Choices
We love having choices, we hate making choices. -Eric Barker
It’s a bit of a paradox really. The fact we love to have choices. It makes us feel more engaged when we have to expend the energy to select from a broad selection. The Jam Experiment in behavioral economics is a well known study. The basic idea was when offered more choices of jam at a sample table vs. fewer choices people are more likely to buy jam whne there are fewer choices. Here’s the catch. This experiment has not been reproduced successfully: meaning it does not hold true over time.

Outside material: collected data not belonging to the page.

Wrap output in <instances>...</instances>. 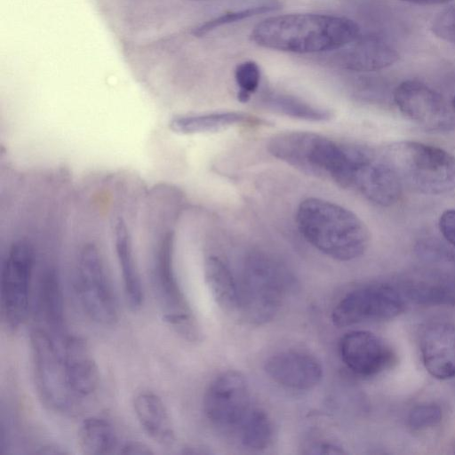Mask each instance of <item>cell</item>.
Segmentation results:
<instances>
[{
  "label": "cell",
  "mask_w": 455,
  "mask_h": 455,
  "mask_svg": "<svg viewBox=\"0 0 455 455\" xmlns=\"http://www.w3.org/2000/svg\"><path fill=\"white\" fill-rule=\"evenodd\" d=\"M267 150L297 170L353 189L355 178L373 150L303 131L280 132L272 137Z\"/></svg>",
  "instance_id": "6da1fadb"
},
{
  "label": "cell",
  "mask_w": 455,
  "mask_h": 455,
  "mask_svg": "<svg viewBox=\"0 0 455 455\" xmlns=\"http://www.w3.org/2000/svg\"><path fill=\"white\" fill-rule=\"evenodd\" d=\"M361 34L354 20L321 13H288L268 17L254 26L250 37L257 45L292 53L339 50Z\"/></svg>",
  "instance_id": "7a4b0ae2"
},
{
  "label": "cell",
  "mask_w": 455,
  "mask_h": 455,
  "mask_svg": "<svg viewBox=\"0 0 455 455\" xmlns=\"http://www.w3.org/2000/svg\"><path fill=\"white\" fill-rule=\"evenodd\" d=\"M296 223L305 240L336 260L362 256L370 242L364 222L353 212L325 199L309 197L296 211Z\"/></svg>",
  "instance_id": "3957f363"
},
{
  "label": "cell",
  "mask_w": 455,
  "mask_h": 455,
  "mask_svg": "<svg viewBox=\"0 0 455 455\" xmlns=\"http://www.w3.org/2000/svg\"><path fill=\"white\" fill-rule=\"evenodd\" d=\"M403 186L424 195L455 190V156L443 148L412 140L395 142L382 153Z\"/></svg>",
  "instance_id": "277c9868"
},
{
  "label": "cell",
  "mask_w": 455,
  "mask_h": 455,
  "mask_svg": "<svg viewBox=\"0 0 455 455\" xmlns=\"http://www.w3.org/2000/svg\"><path fill=\"white\" fill-rule=\"evenodd\" d=\"M293 284V276L279 260L264 252L251 253L238 284L239 311L252 323H265L275 316Z\"/></svg>",
  "instance_id": "5b68a950"
},
{
  "label": "cell",
  "mask_w": 455,
  "mask_h": 455,
  "mask_svg": "<svg viewBox=\"0 0 455 455\" xmlns=\"http://www.w3.org/2000/svg\"><path fill=\"white\" fill-rule=\"evenodd\" d=\"M32 373L39 400L52 412L71 415L81 403L68 385L60 340L40 326L29 335Z\"/></svg>",
  "instance_id": "8992f818"
},
{
  "label": "cell",
  "mask_w": 455,
  "mask_h": 455,
  "mask_svg": "<svg viewBox=\"0 0 455 455\" xmlns=\"http://www.w3.org/2000/svg\"><path fill=\"white\" fill-rule=\"evenodd\" d=\"M74 286L80 307L91 321L105 327L116 324L117 298L102 254L94 244H86L79 253Z\"/></svg>",
  "instance_id": "52a82bcc"
},
{
  "label": "cell",
  "mask_w": 455,
  "mask_h": 455,
  "mask_svg": "<svg viewBox=\"0 0 455 455\" xmlns=\"http://www.w3.org/2000/svg\"><path fill=\"white\" fill-rule=\"evenodd\" d=\"M172 256L173 239L165 235L153 258L154 292L164 322L182 338L195 341L199 339V328L176 277Z\"/></svg>",
  "instance_id": "ba28073f"
},
{
  "label": "cell",
  "mask_w": 455,
  "mask_h": 455,
  "mask_svg": "<svg viewBox=\"0 0 455 455\" xmlns=\"http://www.w3.org/2000/svg\"><path fill=\"white\" fill-rule=\"evenodd\" d=\"M35 252L27 240L12 243L1 268L0 307L3 324L17 331L26 321L31 299Z\"/></svg>",
  "instance_id": "9c48e42d"
},
{
  "label": "cell",
  "mask_w": 455,
  "mask_h": 455,
  "mask_svg": "<svg viewBox=\"0 0 455 455\" xmlns=\"http://www.w3.org/2000/svg\"><path fill=\"white\" fill-rule=\"evenodd\" d=\"M406 300L400 287L389 283L368 284L344 296L333 308L331 321L341 328L391 320L404 311Z\"/></svg>",
  "instance_id": "30bf717a"
},
{
  "label": "cell",
  "mask_w": 455,
  "mask_h": 455,
  "mask_svg": "<svg viewBox=\"0 0 455 455\" xmlns=\"http://www.w3.org/2000/svg\"><path fill=\"white\" fill-rule=\"evenodd\" d=\"M208 420L220 430L237 432L252 409L248 382L236 371L217 376L208 386L203 401Z\"/></svg>",
  "instance_id": "8fae6325"
},
{
  "label": "cell",
  "mask_w": 455,
  "mask_h": 455,
  "mask_svg": "<svg viewBox=\"0 0 455 455\" xmlns=\"http://www.w3.org/2000/svg\"><path fill=\"white\" fill-rule=\"evenodd\" d=\"M394 101L412 123L429 131H441L452 124V116L443 99L422 82L406 80L396 86Z\"/></svg>",
  "instance_id": "7c38bea8"
},
{
  "label": "cell",
  "mask_w": 455,
  "mask_h": 455,
  "mask_svg": "<svg viewBox=\"0 0 455 455\" xmlns=\"http://www.w3.org/2000/svg\"><path fill=\"white\" fill-rule=\"evenodd\" d=\"M342 362L355 375L371 377L388 367L390 347L376 334L363 330L346 333L339 342Z\"/></svg>",
  "instance_id": "4fadbf2b"
},
{
  "label": "cell",
  "mask_w": 455,
  "mask_h": 455,
  "mask_svg": "<svg viewBox=\"0 0 455 455\" xmlns=\"http://www.w3.org/2000/svg\"><path fill=\"white\" fill-rule=\"evenodd\" d=\"M70 389L82 403L100 385V371L87 343L76 335L67 333L58 338Z\"/></svg>",
  "instance_id": "5bb4252c"
},
{
  "label": "cell",
  "mask_w": 455,
  "mask_h": 455,
  "mask_svg": "<svg viewBox=\"0 0 455 455\" xmlns=\"http://www.w3.org/2000/svg\"><path fill=\"white\" fill-rule=\"evenodd\" d=\"M269 378L277 384L294 390H308L323 378L320 362L308 353L283 351L270 356L264 367Z\"/></svg>",
  "instance_id": "9a60e30c"
},
{
  "label": "cell",
  "mask_w": 455,
  "mask_h": 455,
  "mask_svg": "<svg viewBox=\"0 0 455 455\" xmlns=\"http://www.w3.org/2000/svg\"><path fill=\"white\" fill-rule=\"evenodd\" d=\"M334 63L355 72H371L387 68L397 61L399 54L383 37L360 34L349 44L336 50Z\"/></svg>",
  "instance_id": "2e32d148"
},
{
  "label": "cell",
  "mask_w": 455,
  "mask_h": 455,
  "mask_svg": "<svg viewBox=\"0 0 455 455\" xmlns=\"http://www.w3.org/2000/svg\"><path fill=\"white\" fill-rule=\"evenodd\" d=\"M420 353L427 372L437 379L455 377V325L429 323L420 336Z\"/></svg>",
  "instance_id": "e0dca14e"
},
{
  "label": "cell",
  "mask_w": 455,
  "mask_h": 455,
  "mask_svg": "<svg viewBox=\"0 0 455 455\" xmlns=\"http://www.w3.org/2000/svg\"><path fill=\"white\" fill-rule=\"evenodd\" d=\"M402 188L401 181L383 155L374 151L360 169L353 190L375 204L390 206L398 201Z\"/></svg>",
  "instance_id": "ac0fdd59"
},
{
  "label": "cell",
  "mask_w": 455,
  "mask_h": 455,
  "mask_svg": "<svg viewBox=\"0 0 455 455\" xmlns=\"http://www.w3.org/2000/svg\"><path fill=\"white\" fill-rule=\"evenodd\" d=\"M36 313L44 329L60 338L65 330L64 301L59 275L55 268L45 267L38 279L36 292Z\"/></svg>",
  "instance_id": "d6986e66"
},
{
  "label": "cell",
  "mask_w": 455,
  "mask_h": 455,
  "mask_svg": "<svg viewBox=\"0 0 455 455\" xmlns=\"http://www.w3.org/2000/svg\"><path fill=\"white\" fill-rule=\"evenodd\" d=\"M135 417L143 431L154 442L171 446L176 440L174 426L163 399L156 393H139L132 403Z\"/></svg>",
  "instance_id": "ffe728a7"
},
{
  "label": "cell",
  "mask_w": 455,
  "mask_h": 455,
  "mask_svg": "<svg viewBox=\"0 0 455 455\" xmlns=\"http://www.w3.org/2000/svg\"><path fill=\"white\" fill-rule=\"evenodd\" d=\"M400 289L417 304L455 306V275L428 269L404 281Z\"/></svg>",
  "instance_id": "44dd1931"
},
{
  "label": "cell",
  "mask_w": 455,
  "mask_h": 455,
  "mask_svg": "<svg viewBox=\"0 0 455 455\" xmlns=\"http://www.w3.org/2000/svg\"><path fill=\"white\" fill-rule=\"evenodd\" d=\"M115 248L126 302L132 310L137 311L143 305L144 291L133 256L131 235L121 220L115 226Z\"/></svg>",
  "instance_id": "7402d4cb"
},
{
  "label": "cell",
  "mask_w": 455,
  "mask_h": 455,
  "mask_svg": "<svg viewBox=\"0 0 455 455\" xmlns=\"http://www.w3.org/2000/svg\"><path fill=\"white\" fill-rule=\"evenodd\" d=\"M123 440L116 428L104 418L91 416L83 420L77 433V445L86 455L119 453Z\"/></svg>",
  "instance_id": "603a6c76"
},
{
  "label": "cell",
  "mask_w": 455,
  "mask_h": 455,
  "mask_svg": "<svg viewBox=\"0 0 455 455\" xmlns=\"http://www.w3.org/2000/svg\"><path fill=\"white\" fill-rule=\"evenodd\" d=\"M251 121V117L246 114L222 111L178 116L170 121L169 127L177 134L192 135L221 132Z\"/></svg>",
  "instance_id": "cb8c5ba5"
},
{
  "label": "cell",
  "mask_w": 455,
  "mask_h": 455,
  "mask_svg": "<svg viewBox=\"0 0 455 455\" xmlns=\"http://www.w3.org/2000/svg\"><path fill=\"white\" fill-rule=\"evenodd\" d=\"M204 277L215 302L223 310H239V289L229 268L217 257L204 263Z\"/></svg>",
  "instance_id": "d4e9b609"
},
{
  "label": "cell",
  "mask_w": 455,
  "mask_h": 455,
  "mask_svg": "<svg viewBox=\"0 0 455 455\" xmlns=\"http://www.w3.org/2000/svg\"><path fill=\"white\" fill-rule=\"evenodd\" d=\"M236 433L244 447L260 451L271 443L274 427L270 418L264 411L252 408Z\"/></svg>",
  "instance_id": "484cf974"
},
{
  "label": "cell",
  "mask_w": 455,
  "mask_h": 455,
  "mask_svg": "<svg viewBox=\"0 0 455 455\" xmlns=\"http://www.w3.org/2000/svg\"><path fill=\"white\" fill-rule=\"evenodd\" d=\"M266 103L280 114L301 120L323 122L332 117V113L328 109L288 94L271 93L266 98Z\"/></svg>",
  "instance_id": "4316f807"
},
{
  "label": "cell",
  "mask_w": 455,
  "mask_h": 455,
  "mask_svg": "<svg viewBox=\"0 0 455 455\" xmlns=\"http://www.w3.org/2000/svg\"><path fill=\"white\" fill-rule=\"evenodd\" d=\"M275 9L276 5L275 4H263L239 11L228 12L201 24L194 29L193 34L196 36H203L220 27L269 12Z\"/></svg>",
  "instance_id": "83f0119b"
},
{
  "label": "cell",
  "mask_w": 455,
  "mask_h": 455,
  "mask_svg": "<svg viewBox=\"0 0 455 455\" xmlns=\"http://www.w3.org/2000/svg\"><path fill=\"white\" fill-rule=\"evenodd\" d=\"M260 69L253 60L239 63L235 68V81L238 88L237 99L240 102L249 101L251 94L259 88L260 83Z\"/></svg>",
  "instance_id": "f1b7e54d"
},
{
  "label": "cell",
  "mask_w": 455,
  "mask_h": 455,
  "mask_svg": "<svg viewBox=\"0 0 455 455\" xmlns=\"http://www.w3.org/2000/svg\"><path fill=\"white\" fill-rule=\"evenodd\" d=\"M442 419L441 407L434 403H426L411 410L408 415V425L414 431H421L437 426Z\"/></svg>",
  "instance_id": "f546056e"
},
{
  "label": "cell",
  "mask_w": 455,
  "mask_h": 455,
  "mask_svg": "<svg viewBox=\"0 0 455 455\" xmlns=\"http://www.w3.org/2000/svg\"><path fill=\"white\" fill-rule=\"evenodd\" d=\"M431 29L440 39L455 44V5L437 14L432 21Z\"/></svg>",
  "instance_id": "4dcf8cb0"
},
{
  "label": "cell",
  "mask_w": 455,
  "mask_h": 455,
  "mask_svg": "<svg viewBox=\"0 0 455 455\" xmlns=\"http://www.w3.org/2000/svg\"><path fill=\"white\" fill-rule=\"evenodd\" d=\"M438 226L446 241L455 246V210L444 211L439 218Z\"/></svg>",
  "instance_id": "1f68e13d"
},
{
  "label": "cell",
  "mask_w": 455,
  "mask_h": 455,
  "mask_svg": "<svg viewBox=\"0 0 455 455\" xmlns=\"http://www.w3.org/2000/svg\"><path fill=\"white\" fill-rule=\"evenodd\" d=\"M120 454H150L153 451L148 445L139 441L134 440H124L123 441L120 451Z\"/></svg>",
  "instance_id": "d6a6232c"
},
{
  "label": "cell",
  "mask_w": 455,
  "mask_h": 455,
  "mask_svg": "<svg viewBox=\"0 0 455 455\" xmlns=\"http://www.w3.org/2000/svg\"><path fill=\"white\" fill-rule=\"evenodd\" d=\"M312 451H309L310 453H318V454H323V453H329V454H339V453H345V451L342 450L341 447L337 446L332 443H321L319 444L314 445L311 447Z\"/></svg>",
  "instance_id": "836d02e7"
},
{
  "label": "cell",
  "mask_w": 455,
  "mask_h": 455,
  "mask_svg": "<svg viewBox=\"0 0 455 455\" xmlns=\"http://www.w3.org/2000/svg\"><path fill=\"white\" fill-rule=\"evenodd\" d=\"M404 2L416 4H423V5H429V4H444L451 0H402Z\"/></svg>",
  "instance_id": "e575fe53"
},
{
  "label": "cell",
  "mask_w": 455,
  "mask_h": 455,
  "mask_svg": "<svg viewBox=\"0 0 455 455\" xmlns=\"http://www.w3.org/2000/svg\"><path fill=\"white\" fill-rule=\"evenodd\" d=\"M451 106H452V109H453V110H454V112H455V97H454V98H453V100H452Z\"/></svg>",
  "instance_id": "d590c367"
},
{
  "label": "cell",
  "mask_w": 455,
  "mask_h": 455,
  "mask_svg": "<svg viewBox=\"0 0 455 455\" xmlns=\"http://www.w3.org/2000/svg\"><path fill=\"white\" fill-rule=\"evenodd\" d=\"M194 1H212V0H194Z\"/></svg>",
  "instance_id": "8d00e7d4"
},
{
  "label": "cell",
  "mask_w": 455,
  "mask_h": 455,
  "mask_svg": "<svg viewBox=\"0 0 455 455\" xmlns=\"http://www.w3.org/2000/svg\"><path fill=\"white\" fill-rule=\"evenodd\" d=\"M453 451H454V453H455V445H454V447H453Z\"/></svg>",
  "instance_id": "74e56055"
}]
</instances>
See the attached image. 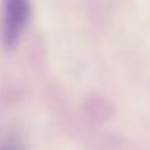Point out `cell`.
<instances>
[{"instance_id": "cell-1", "label": "cell", "mask_w": 150, "mask_h": 150, "mask_svg": "<svg viewBox=\"0 0 150 150\" xmlns=\"http://www.w3.org/2000/svg\"><path fill=\"white\" fill-rule=\"evenodd\" d=\"M31 15V6L24 0H11L5 5L2 19V40L6 47H13L24 33Z\"/></svg>"}]
</instances>
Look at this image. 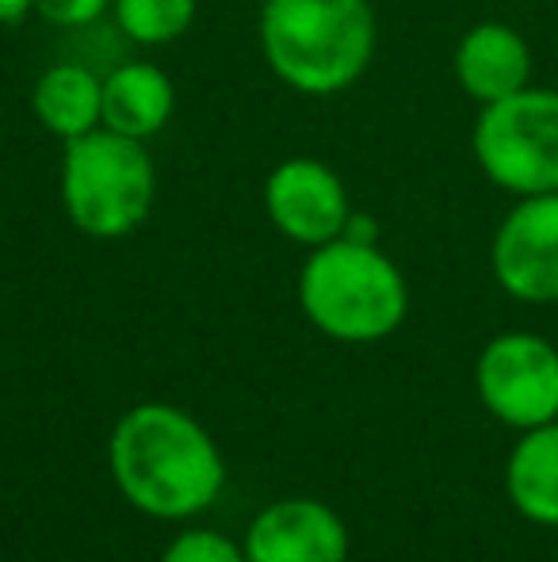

It was true the day the experiment was run in that location with the people who were present.
A hypothesis that makes more sense is that we love having choices, because it makes us feel powerful, but we hate making choices because we are afraid of making the wrong one, or it makes us feel less powerful. This could explain why the experiment can’t be reproduced. At the root of it all is uncertainty, or fear. Fear of getting it wrong: and on any given day in any given grocery store we may be afraid of picking the wrong jam. Of course the jam is a metaphor for all kinds of choices we have to make in daily life.
I think the unreproducibility of the experiment may be connected to the total choice load increase in everyday life; choice load being the total number of choices we have across any given day. We are fatigued with decision making. As this has increased so has generalized social anxiety.
Keep in mind choices are not just about things, they are also about social interactions. Do I engage in this social media platform with those people or not? Either choice can result in social anxiety. Do I talk to that person in the hallway about the issue we had in a meeting last week, or not? We love choices, we hate making them.